What I am hearing is, WTF! Who can you trust on Wall Street anymore.

And that is out here in Iowa. Not a good sign.

Again, whatever you think of Celente, he got stiffed and is letting everyone he can know about how corrupt the Street is,

The result is going to be the development of alternative systems as workarounds.

This also threatens the premier position of Wall Street and the City as centers of global finance. The state of NY depends on the Street for revenue, and the whole of the UK on the City.

The level of rehypothecation that MFG engaged in was illegal on WS so the transferred the operation to the City, where it was permitted. This transfer outside the US was part of the fine print of the account agreements. Perfectly legal, apparently.

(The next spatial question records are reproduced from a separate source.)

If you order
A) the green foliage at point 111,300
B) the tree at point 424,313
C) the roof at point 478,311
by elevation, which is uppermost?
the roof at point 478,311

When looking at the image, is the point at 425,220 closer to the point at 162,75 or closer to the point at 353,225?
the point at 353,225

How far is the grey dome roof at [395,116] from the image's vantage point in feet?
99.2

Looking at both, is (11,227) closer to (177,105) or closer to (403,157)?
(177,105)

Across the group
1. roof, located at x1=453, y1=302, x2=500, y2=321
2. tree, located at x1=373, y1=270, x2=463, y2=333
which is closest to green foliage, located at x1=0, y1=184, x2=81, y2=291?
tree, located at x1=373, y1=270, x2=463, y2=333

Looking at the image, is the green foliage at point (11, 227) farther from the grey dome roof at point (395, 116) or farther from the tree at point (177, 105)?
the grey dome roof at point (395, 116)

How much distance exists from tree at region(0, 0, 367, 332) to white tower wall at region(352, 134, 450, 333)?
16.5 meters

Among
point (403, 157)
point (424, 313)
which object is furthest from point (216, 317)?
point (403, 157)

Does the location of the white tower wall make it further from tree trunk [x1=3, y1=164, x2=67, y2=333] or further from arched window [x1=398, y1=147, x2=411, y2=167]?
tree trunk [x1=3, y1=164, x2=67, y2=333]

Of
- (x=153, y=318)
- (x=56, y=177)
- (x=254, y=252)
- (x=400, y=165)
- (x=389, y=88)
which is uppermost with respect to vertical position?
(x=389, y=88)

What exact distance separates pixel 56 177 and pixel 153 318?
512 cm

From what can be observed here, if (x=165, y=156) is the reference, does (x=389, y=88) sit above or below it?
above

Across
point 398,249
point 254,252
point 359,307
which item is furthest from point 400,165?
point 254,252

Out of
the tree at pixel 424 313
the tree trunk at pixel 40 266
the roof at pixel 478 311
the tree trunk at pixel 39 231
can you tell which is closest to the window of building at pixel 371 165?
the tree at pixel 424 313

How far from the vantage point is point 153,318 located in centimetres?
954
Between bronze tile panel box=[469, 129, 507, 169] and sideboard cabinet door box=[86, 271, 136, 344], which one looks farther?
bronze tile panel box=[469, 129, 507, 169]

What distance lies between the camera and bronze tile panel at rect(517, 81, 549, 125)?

Couple this with the fraud that Bill Black has been documenting and preaching about, and there is widely perceived problem that is now going viral.

Tom Hickey said...

I should clarify this a bit. This friend happened to be all in cash, no open positions at the time of the bankruptcy. Therefore, there could be no question of rehypothecation. Moreover, he did not have an equity account. He is a bond trader.

His account just disappeared at the time of the bankruptcy, and some time later he got a partial settlement from another company, not MFG nor CME, where his account had landed.

Now no one, including Corzine testifying before Congress, can tell where those funds went. MFG was a primary dealer, not some side show. Is this how we do business now?

Of course, TPTB are trying to pass this off as an isolated case and a fluke. But few and fewer people are buying into these explanations now.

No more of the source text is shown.